### [Your assignment]
Each entry is to be transcribed exactly, with nothing added or dropped.

------ Records provided ------

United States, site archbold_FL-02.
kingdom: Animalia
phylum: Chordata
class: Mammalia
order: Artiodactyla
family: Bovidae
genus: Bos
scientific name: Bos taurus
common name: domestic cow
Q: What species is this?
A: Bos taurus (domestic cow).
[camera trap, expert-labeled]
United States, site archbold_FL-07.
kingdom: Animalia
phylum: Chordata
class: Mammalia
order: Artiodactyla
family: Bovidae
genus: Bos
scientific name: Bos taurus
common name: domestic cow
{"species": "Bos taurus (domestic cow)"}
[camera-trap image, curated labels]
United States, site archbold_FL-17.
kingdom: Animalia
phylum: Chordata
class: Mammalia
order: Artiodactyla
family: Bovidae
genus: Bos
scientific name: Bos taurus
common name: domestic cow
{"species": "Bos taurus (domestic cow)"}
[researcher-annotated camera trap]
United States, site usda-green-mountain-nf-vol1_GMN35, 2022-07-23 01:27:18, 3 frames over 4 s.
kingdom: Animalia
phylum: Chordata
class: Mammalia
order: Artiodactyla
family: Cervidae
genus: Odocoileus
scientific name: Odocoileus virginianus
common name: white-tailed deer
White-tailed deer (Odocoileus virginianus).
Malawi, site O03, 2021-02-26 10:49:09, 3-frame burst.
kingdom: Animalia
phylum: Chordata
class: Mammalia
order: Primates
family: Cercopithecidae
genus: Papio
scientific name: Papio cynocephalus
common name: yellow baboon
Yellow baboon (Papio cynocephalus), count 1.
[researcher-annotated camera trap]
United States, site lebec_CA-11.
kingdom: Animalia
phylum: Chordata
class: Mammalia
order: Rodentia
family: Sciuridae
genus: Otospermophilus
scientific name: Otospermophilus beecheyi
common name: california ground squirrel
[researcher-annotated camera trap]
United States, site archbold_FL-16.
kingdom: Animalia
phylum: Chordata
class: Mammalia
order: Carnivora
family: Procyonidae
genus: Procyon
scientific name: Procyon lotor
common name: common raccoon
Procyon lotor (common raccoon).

------

### [Response box]
United States, site archbold_FL-02.
kingdom: Animalia
phylum: Chordata
class: Mammalia
order: Artiodactyla
family: Bovidae
genus: Bos
scientific name: Bos taurus
common name: domestic cow
Q: What species is this?
A: Bos taurus (domestic cow).
[camera trap, expert-labeled]
United States, site archbold_FL-07.
kingdom: Animalia
phylum: Chordata
class: Mammalia
order: Artiodactyla
family: Bovidae
genus: Bos
scientific name: Bos taurus
common name: domestic cow
{"species": "Bos taurus (domestic cow)"}
[camera-trap image, curated labels]
United States, site archbold_FL-17.
kingdom: Animalia
phylum: Chordata
class: Mammalia
order: Artiodactyla
family: Bovidae
genus: Bos
scientific name: Bos taurus
common name: domestic cow
{"species": "Bos taurus (domestic cow)"}
[researcher-annotated camera trap]
United States, site usda-green-mountain-nf-vol1_GMN35, 2022-07-23 01:27:18, 3 frames over 4 s.
kingdom: Animalia
phylum: Chordata
class: Mammalia
order: Artiodactyla
family: Cervidae
genus: Odocoileus
scientific name: Odocoileus virginianus
common name: white-tailed deer
White-tailed deer (Odocoileus virginianus).
Malawi, site O03, 2021-02-26 10:49:09, 3-frame burst.
kingdom: Animalia
phylum: Chordata
class: Mammalia
order: Primates
family: Cercopithecidae
genus: Papio
scientific name: Papio cynocephalus
common name: yellow baboon
Yellow baboon (Papio cynocephalus), count 1.
[researcher-annotated camera trap]
United States, site lebec_CA-11.
kingdom: Animalia
phylum: Chordata
class: Mammalia
order: Rodentia
family: Sciuridae
genus: Otospermophilus
scientific name: Otospermophilus beecheyi
common name: california ground squirrel
[researcher-annotated camera trap]
United States, site archbold_FL-16.
kingdom: Animalia
phylum: Chordata
class: Mammalia
order: Carnivora
family: Procyonidae
genus: Procyon
scientific name: Procyon lotor
common name: common raccoon
Procyon lotor (common raccoon).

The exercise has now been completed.